-- RECORDS FOR THE TASK follows --

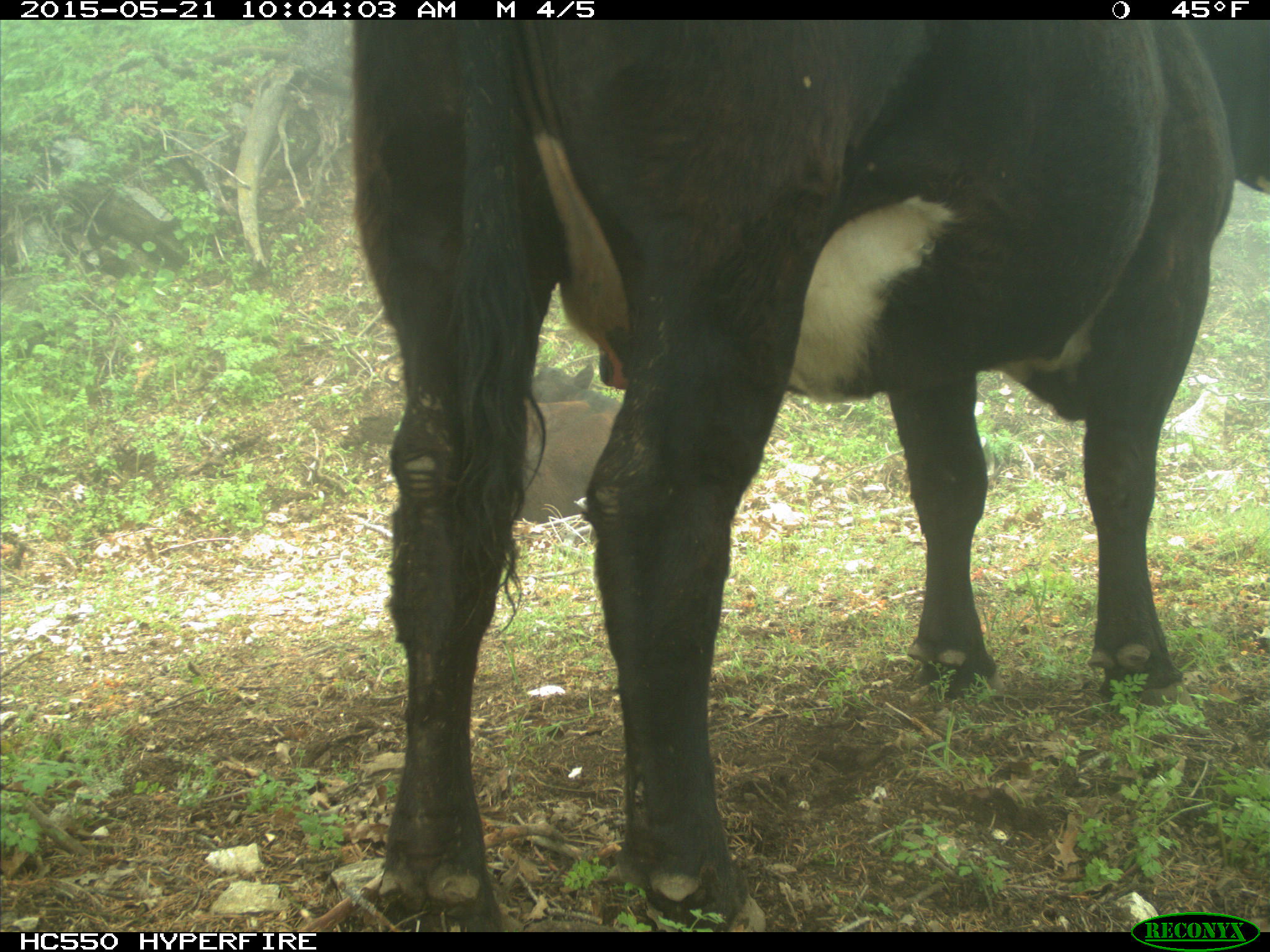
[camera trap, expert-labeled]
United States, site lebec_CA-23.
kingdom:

-- RECORDS FOR THE TASK concluded --
-- RECORDS FOR THE TASK follows --

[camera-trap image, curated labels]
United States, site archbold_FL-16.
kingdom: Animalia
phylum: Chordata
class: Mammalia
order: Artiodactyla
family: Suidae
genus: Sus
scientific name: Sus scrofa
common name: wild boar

-- RECORDS FOR THE TASK concluded --
-- RECORDS FOR THE TASK follows --

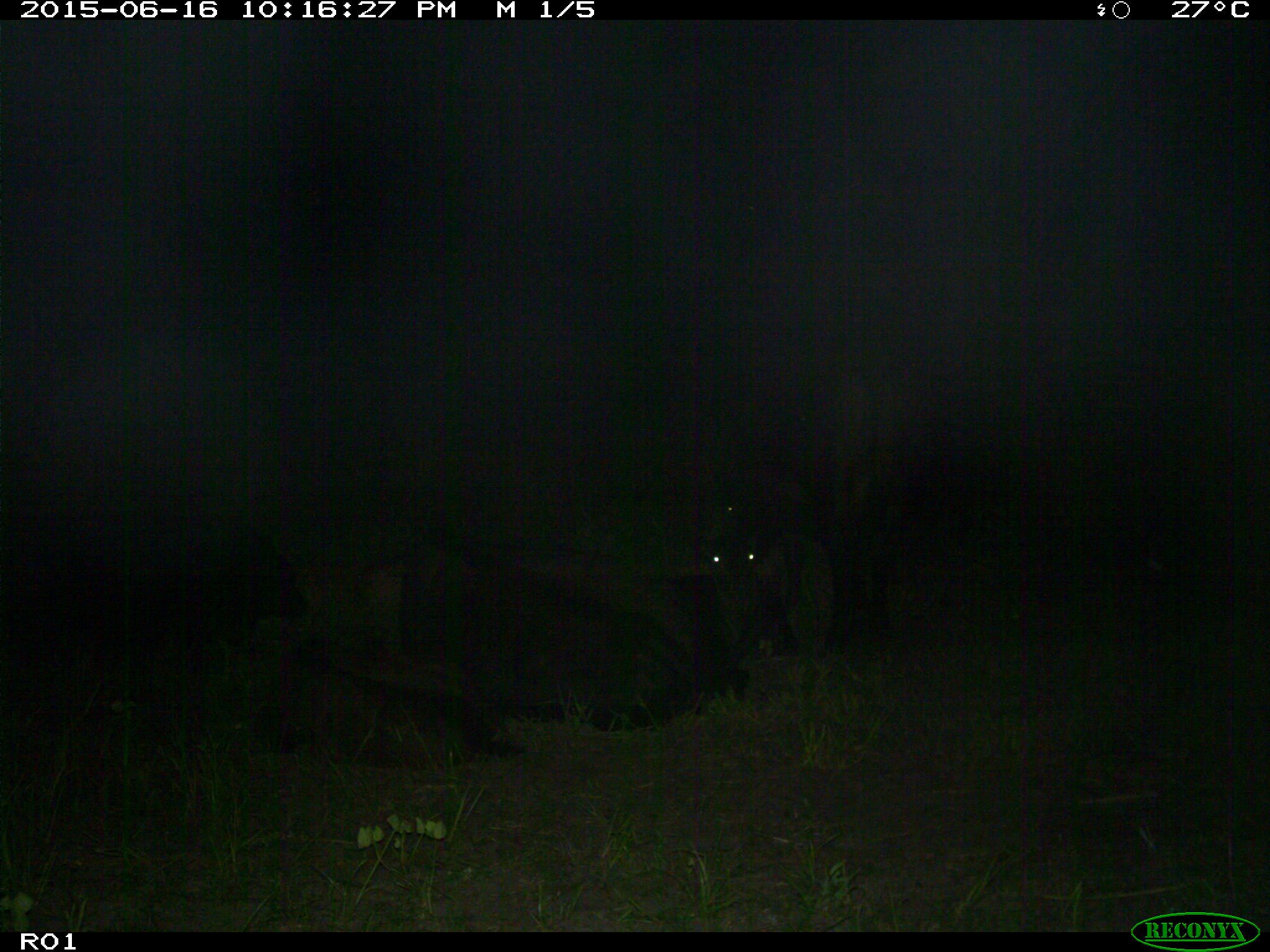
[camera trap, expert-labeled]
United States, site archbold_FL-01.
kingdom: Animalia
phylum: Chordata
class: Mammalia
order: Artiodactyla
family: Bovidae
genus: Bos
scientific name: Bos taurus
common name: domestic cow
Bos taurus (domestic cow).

-- RECORDS FOR THE TASK concluded --

EXERCISE DIRECTIONS
Given the records above, restate word for word only the lines starting at the one with "[camera-trap image, curated labels]" and ending at the one with "common name: wild boar".

EXPECTED OUTPUT
[camera-trap image, curated labels]
United States, site archbold_FL-16.
kingdom: Animalia
phylum: Chordata
class: Mammalia
order: Artiodactyla
family: Suidae
genus: Sus
scientific name: Sus scrofa
common name: wild boar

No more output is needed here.